Lehman Bros, cinq ans après : d'où viendra la prochaine crise ?
Quel est le nom de la plus grande banque mondiale ? Question à tester avec ses amis. Le gagnant méritera quelques "bravos". Car bien peu de Français connaissent la banque ICBC, Banque industrielle et commerciale de Chine. Son implantation, en 2011, au coeur du quartier d'affaires parisien du boulevard Haussmann donne pourtant une idée de sa puissance : la ministre de l'Economie de l'époque, Christine Lagarde, a jugé utile de faire le déplacement au cocktail donné au Palais Brongniart pour célébrer l'ouverture de l'agence.

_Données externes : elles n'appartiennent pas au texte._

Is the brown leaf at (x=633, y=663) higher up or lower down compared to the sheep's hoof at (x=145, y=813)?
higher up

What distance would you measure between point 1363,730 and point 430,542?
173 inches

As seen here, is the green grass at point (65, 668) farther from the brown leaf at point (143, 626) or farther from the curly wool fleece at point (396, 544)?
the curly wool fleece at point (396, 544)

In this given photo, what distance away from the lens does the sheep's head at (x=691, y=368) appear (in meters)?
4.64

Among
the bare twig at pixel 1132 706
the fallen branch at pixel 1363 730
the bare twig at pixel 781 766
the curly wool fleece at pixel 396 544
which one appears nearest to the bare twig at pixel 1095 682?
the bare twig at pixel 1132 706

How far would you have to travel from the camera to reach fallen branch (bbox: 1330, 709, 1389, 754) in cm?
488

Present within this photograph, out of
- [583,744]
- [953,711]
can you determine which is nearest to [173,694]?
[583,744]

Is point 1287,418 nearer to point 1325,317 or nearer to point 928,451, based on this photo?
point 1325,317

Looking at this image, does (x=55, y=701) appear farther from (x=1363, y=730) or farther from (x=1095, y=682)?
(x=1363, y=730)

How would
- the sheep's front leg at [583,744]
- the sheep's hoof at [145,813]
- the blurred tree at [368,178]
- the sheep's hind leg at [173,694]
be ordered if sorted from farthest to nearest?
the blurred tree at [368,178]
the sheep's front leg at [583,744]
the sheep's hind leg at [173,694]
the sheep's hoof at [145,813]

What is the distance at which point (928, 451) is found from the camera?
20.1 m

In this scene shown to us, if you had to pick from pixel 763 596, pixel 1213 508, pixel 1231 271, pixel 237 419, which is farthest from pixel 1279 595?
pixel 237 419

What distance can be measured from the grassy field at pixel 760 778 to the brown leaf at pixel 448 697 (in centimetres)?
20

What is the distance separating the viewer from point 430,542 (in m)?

Ce géant méconnu, première banque du monde en termes de capitalisation boursière, est suivi par une autre banque chinoise : la China construction Bank. Au total, quatre banques chinoises figurent parmi les sept premières banques du monde en termes de capitalisation financière. Et ces mastodontes, dont la taille n'a rien à envier à la defunte Lehman Brothers, ont de quoi donner quelques sueurs froides.
Créances "pourries"
Ce fut le cas au début de l'été, lorsque les clignotants ont soudain viré au rouge. Les taux se sont envolés en Chine, faisant penser que le système était en train de s'effondrer. En cause, la masse de crédits accordés. Entre 2009 et 2010, ils ont plus que doublé. Et quelle est la part de crédits "pourris" ? Environ 1% répondent les banques chinoises. Bien plus, estiment les investisseurs.
La méfiance est telle que les bons résultats dévoilés en septembre n'ont pas fait revenir ceux qui se sont enfuis. D'autant que les banques chinoises entretiennent des relations étroites avec le système des banques informelles dit shadow banking . Il draine tous ceux qui ne parviennent pas à se financer à travers les banques à pignon sur rue et le taux de créances douteuses y est probablement plus élevé encore : "le gros risque bancaire aujourd'hui, il est dans les pays émergeants, et notamment en Chine. Le futur Lehman, il est sans doute chinois ", explique l'analyste financier Hubert Tassin, de Bourse Academy.
Pas de cataclysme venant de Chine
Mais la fragilité, réelle ou présumée, des géants chinois laisse pour l'instant la finance américaine et européenne de marbre. Tout comme les banques des autres pays émergents, qui font face à des replis de capitaux vers les pays développés, maintenant que les marchés comprennent qu'ils n'y trouveront pas les taux de croissance qu'ils espéraient. L'activité des banques chinoises est encore très largement tournée vers la Chine elle-même ou sa diaspora. Et un effondrement majeur n'aurait pas le même impact que celui de Lehman Brothers : "Effectivement on a un système chinois opaque, où il y a sans doute beaucoup de prêts non remboursables et une très grande fragilité du système bancaire. Mais en même temps, la Chine a beaucoup de réserves. Elle a la capacité de venir au secours de telle ou telle banque en cas de problème. Les banques chinoises sont encore mal intégrées dans le système financier mondial et donc, a priori, il peut y avoir des problèmes en Chine, mais on voit mal un cataclysme mondial partir de Chine telle qu'elle est actuellement ", rassure l'économiste Henri Sterdyniak, directeur du département économie de la mondialisation à l'OFCE.
Fragilités européennes
L'Europe et les Etats-Unis n'en respirent pas forcément mieux pour autant. Car les fêlures demeurent à l'intérieur de leur système. A commencer par la zone euro, dont certains pays, comme la Grèce, l'Espagne, le Portugal, l'Italie ou l'Irlande restent fragiles face à une éventuelle poussée de spéculation. La question du remboursement - ou non - de leur dette est aussi loin d'être tranchée alors que leurs économies frisent parfois la mort cérébrale.
A cela s'ajoutent les contradictions d'un système qui joue la politique de l'autruche, en restant basé sur l'endettement, sans être tout à fait clair vis à vis des banques qui oscillent entre une réglementation devenue plus draconienne depuis cinq ans et la persistance de paradis fiscaux où elles restent quasiment sans contrainte. Et la banque informelle ne se développe pas qu'en Chine. Les recherches de financement passent aussi de plus en plus par d'autres acteurs que les banques. Les assurances, entre autres, y prennent du poids, voire directement une recherche sur les marchés via les places boursières. Des places boursières qui ne sont pas moins instables qu'il y a cinq ans.